The ego – whom Jesus compares with Chesterton’s characterization of Quixote – loves to seek out correction. It enjoys brainstorming ways to make itself better. It loves putting itself under a microscope. What it can’t bear is simply being ignored. Quixote does not wake up – does not become enlightened – because he wastes himself on the ego’s solution to the problem of the ego. And that is no solution at all. As Jesus points out “I cannot guide your egos. . . (Thompson 53)”
This problem – which is misidentification, believing that we are who and what the ego says we are – can repeat itself almost endlessly. This is one of the course’s most profound implications of reincarnation.
Human living has indeed been needlessly wasted in repetition compulsion. It re-enacts the Separation, the loss of power, the foolish journey of the ego in its attempt at reparation, and finally the crucifixion of the body, or death. Repetition compulsions can be endless, unless they are given up by an act of will, or, more propertly, as active creation. Do not make the pathetic human error of “clinging to the old rugged cross.” (Thompson 53).

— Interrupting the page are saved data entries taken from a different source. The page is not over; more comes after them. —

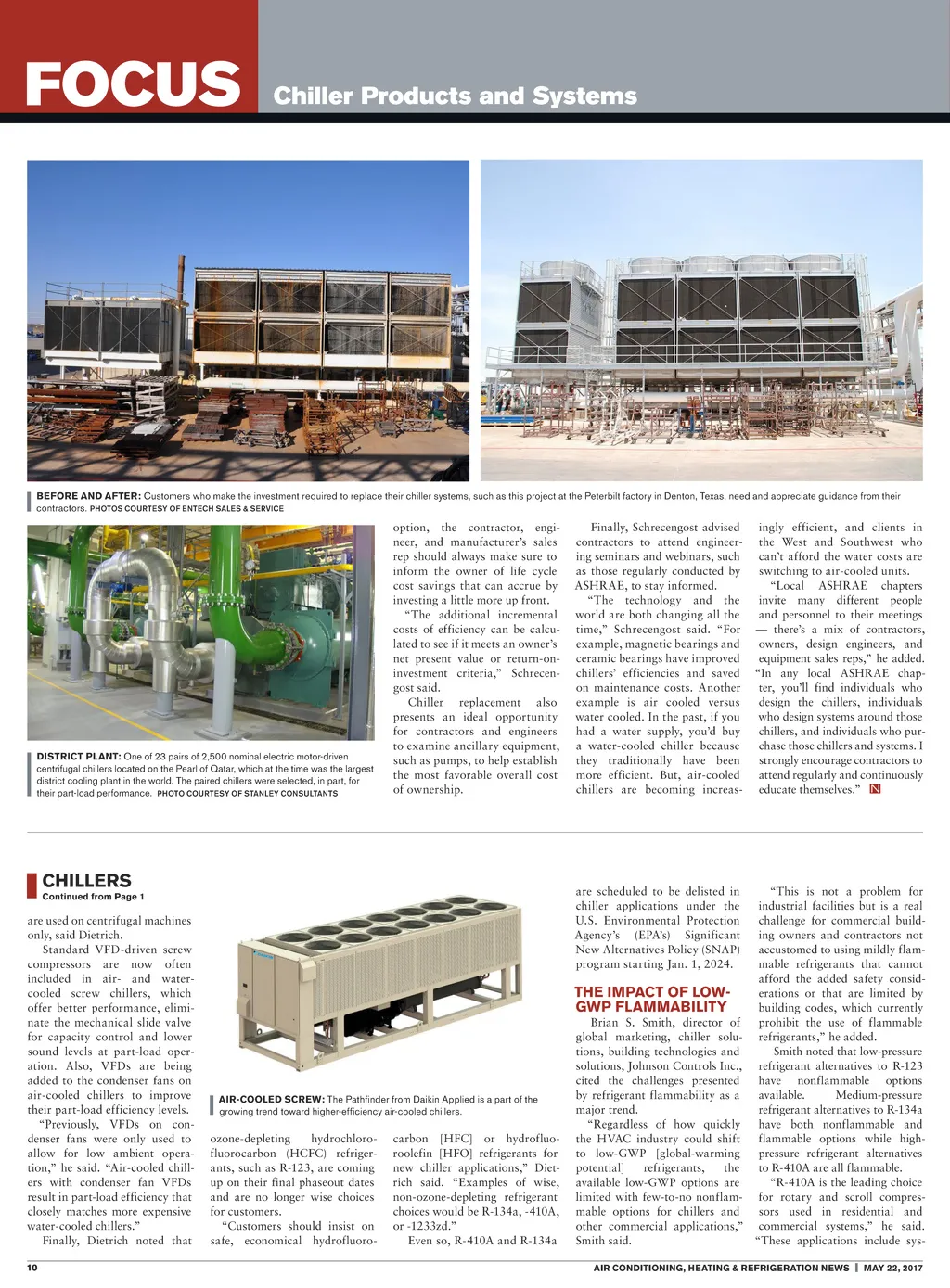 FOCUS Chiller Products and Systems

BEFORE AND AFTER: Customers who make the investment required to replace their chiller systems, such as this project at the Peterbilt factory in Denton, Texas, need and appreciate guidance from their contractors. PHOTOS COURTESY OF ENTECH SALES & SERVICE

DISTRICT PLANT: One of 23 pairs of 2,500 nominal electric motor-driven centrifugal chillers located on the Pearl of Qatar, which at the time was the largest district cooling plant in the world. The paired chillers were selected, in part, for their part-load performance. PHOTO COURTESY OF STANLEY CONSULTANTS

option, the contractor, engineer, and manufacturer's sales rep should always make sure to inform the owner of life cycle cost savings that can accrue by investing a little more up front.

"The additional incremental costs of efficiency can be calculated to see if it meets an owner's net present value or return-on-investment criteria," Schrecengost said.

Chiller replacement also presents an ideal opportunity for contractors and engineers to examine ancillary equipment, such as pumps, to help establish the most favorable overall cost of ownership.

Finally, Schrecengost advised contractors to attend engineering seminars and webinars, such as those regularly conducted by ASHRAE, to stay informed.

"The technology and the world are both changing all the time," Schrecengost said. "For example, magnetic bearings and ceramic bearings have improved chillers' efficiencies and saved on maintenance costs. Another example is air cooled versus water cooled. In the past, if you had a water supply, you'd buy a water-cooled chiller because they traditionally have been more efficient. But, air-cooled chillers are becoming increasingly efficient, and clients in the West and Southwest who can't afford the water costs are switching to air-cooled units.

"Local ASHRAE chapters invite many different people and personnel to their meetings — there's a mix of contractors, owners, design engineers, and equipment sales reps," he added. "In any local ASHRAE chapter, you'll find individuals who design the chillers, individuals who design systems around those chillers, and individuals who purchase those chillers and systems. I strongly encourage contractors to attend regularly and continuously educate themselves." N

CHILLERS
Continued from Page 1

are used on centrifugal machines only, said Dietrich.

Standard VFD-driven screw compressors are now often included in air- and water-cooled screw chillers, which offer better performance, eliminate the mechanical slide valve for capacity control and lower sound levels at part-load operation. Also, VFDs are being added to the condenser fans on air-cooled chillers to improve their part-load efficiency levels.

"Previously, VFDs on condenser fans were only used to allow for low ambient operation," he said. "Air-cooled chillers with condenser fan VFDs result in part-load efficiency that closely matches more expensive water-cooled chillers."

Finally, Dietrich noted that

AIR-COOLED SCREW: The Pathfinder from Daikin Applied is a part of the growing trend toward higher-efficiency air-cooled chillers.

ozone-depleting hydrochlorofluorocarbon (HCFC) refrigerants, such as R-123, are coming up on their final phaseout dates and are no longer wise choices for customers.

"Customers should insist on safe, economical hydrofluorocarbon [HFC] or hydrofluoroolefin [HFO] refrigerants for new chiller applications," Dietrich said. "Examples of wise, non-ozone-depleting refrigerant choices would be R-134a, -410A, or -1233zd."

Even so, R-410A and R-134a are scheduled to be delisted in chiller applications under the U.S. Environmental Protection Agency's (EPA's) Significant New Alternatives Policy (SNAP) program starting Jan. 1, 2024.

THE IMPACT OF LOW-GWP FLAMMABILITY

Brian S. Smith, director of global marketing, chiller solutions, building technologies and solutions, Johnson Controls Inc., cited the challenges presented by refrigerant flammability as a major trend.

"Regardless of how quickly the HVAC industry could shift to low-GWP [global-warming potential] refrigerants, the available low-GWP options are limited with few-to-no nonflammable options for chillers and other commercial applications," Smith said.

"This is not a problem for industrial facilities but is a real challenge for commercial building owners and contractors not accustomed to using mildly flammable refrigerants that cannot afford the added safety considerations or that are limited by building codes, which currently prohibit the use of flammable refrigerants," he added.

Smith noted that low-pressure refrigerant alternatives to R-123 have nonflammable options available. Medium-pressure refrigerant alternatives to R-134a have both nonflammable and flammable options while high-pressure refrigerant alternatives to R-410A are all flammable.

"R-410A is the leading choice for rotary and scroll compressors used in residential and commercial systems," he said. "These applications include sys-

10 AIR CONDITIONING, HEATING & REFRIGERATION NEWS | MAY 22, 2017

Ending this cycle can be accomplished largely be recognizing that we have within us the power to overcome the cross. Doing so is essential, because it represents the eternal life that Jesus intends as his real gospel. It is as simple as choosing a different identification. This section puts it quite starkly: we can choose the false self of the ego or the true self of the spirit.
It is interesting that both the urtext and what is called the Hugh Lyn Cayce edit entitle chapter 4 “The Root of all Evil.” This is changed in the FIP edit to “The Illusions of the Ego.” In terms of meaning the differences are perhaps slim. Yet it seems to me that the earlier phrasing is more powerful, and better captures Jesus’ insistence that we appreciate just how powerful and, yes, evil the ego can be. There is a choice to be made – and made again and again until nobody needs to make it anymore – in favor of spirit, in favor of Jesus. There is nothing gained by taking this obligation to choose – because we are not making it only on behalf of ourselves – lightly.